(Required work)
A – Copy everything in the linux-scsi message from "On 04/19/2010 02:45" down to "part of journaling.)".
B – Answer these questions about the linux-scsi message:
(i) Which mailing list carried the message?
(ii) Who is listed as the sender in the From line?
(iii) What barrier setting is given for mounting the ext3 file system?

(Given text)
+++++

'Re: SYNCHRONIZE_CACHE from sd_preppare_flush does not have retries.!'

[prev in list] [next in list] [prev in thread] [next in thread] 

List:       linux-scsi
Subject:    Re: SYNCHRONIZE_CACHE from sd_preppare_flush does not have retries.!
From:       Ric Wheeler <rwheeler () redhat ! com>
Date:       2010-04-29 20:13:03
Message-ID: 4BD9E84F.8000707 () redhat ! com
[Download RAW message or body]

On 04/19/2010 02:45 PM, James Bottomley wrote:
> On Mon, 2010-04-19 at 20:14 +0200, Bernd Schubert wrote:
>    
>> On Monday 19 April 2010, Mike Christie wrote:
>>      
>>> On 04/19/2010 06:32 AM, Desai, Kashyap wrote:
>>>        
>>>> I am facing one issue with scsi stack.
>>>> Here is a background of my test.
>>>>
>>>> Mount ext3 file system with journaling support with barrier=1, commit=5
>>>> Now, with this setup file system will do submit_bh with  WRITE_BARRIER
>>>> flag set for interval of 5 seconds. (This is a part of journaling.)

+++++

(Provided data)
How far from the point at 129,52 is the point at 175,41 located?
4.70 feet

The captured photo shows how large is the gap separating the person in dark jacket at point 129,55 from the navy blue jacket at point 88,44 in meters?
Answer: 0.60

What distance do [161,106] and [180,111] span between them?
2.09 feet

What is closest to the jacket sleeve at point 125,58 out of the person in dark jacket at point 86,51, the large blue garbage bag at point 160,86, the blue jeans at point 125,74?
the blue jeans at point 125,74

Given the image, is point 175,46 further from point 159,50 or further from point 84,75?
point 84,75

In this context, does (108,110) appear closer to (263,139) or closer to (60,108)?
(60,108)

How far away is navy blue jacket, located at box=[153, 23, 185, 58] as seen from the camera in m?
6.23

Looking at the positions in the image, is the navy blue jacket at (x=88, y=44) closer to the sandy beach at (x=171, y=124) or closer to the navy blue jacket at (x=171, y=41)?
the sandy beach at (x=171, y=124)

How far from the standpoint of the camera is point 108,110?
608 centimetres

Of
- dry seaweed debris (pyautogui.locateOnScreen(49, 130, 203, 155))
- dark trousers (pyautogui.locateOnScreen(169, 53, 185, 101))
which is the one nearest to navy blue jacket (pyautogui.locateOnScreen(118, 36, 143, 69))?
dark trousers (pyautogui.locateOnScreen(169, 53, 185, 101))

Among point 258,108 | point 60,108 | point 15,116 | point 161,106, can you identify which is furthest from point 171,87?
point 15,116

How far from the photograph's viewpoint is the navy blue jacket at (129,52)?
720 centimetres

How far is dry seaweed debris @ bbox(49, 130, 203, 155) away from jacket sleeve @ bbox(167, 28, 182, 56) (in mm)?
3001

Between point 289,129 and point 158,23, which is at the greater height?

+++++

(Answers given)
A –
On 04/19/2010 02:45 PM, James Bottomley wrote:
> On Mon, 2010-04-19 at 20:14 +0200, Bernd Schubert wrote:
>    
>> On Monday 19 April 2010, Mike Christie wrote:
>>      
>>> On 04/19/2010 06:32 AM, Desai, Kashyap wrote:
>>>        
>>>> I am facing one issue with scsi stack.
>>>> Here is a background of my test.
>>>>
>>>> Mount ext3 file system with journaling support with barrier=1, commit=5
>>>> Now, with this setup file system will do submit_bh with  WRITE_BARRIER
>>>> flag set for interval of 5 seconds. (This is a part of journaling.)

B –
(i) linux-scsi
(ii) Ric Wheeler
(iii) barrier=1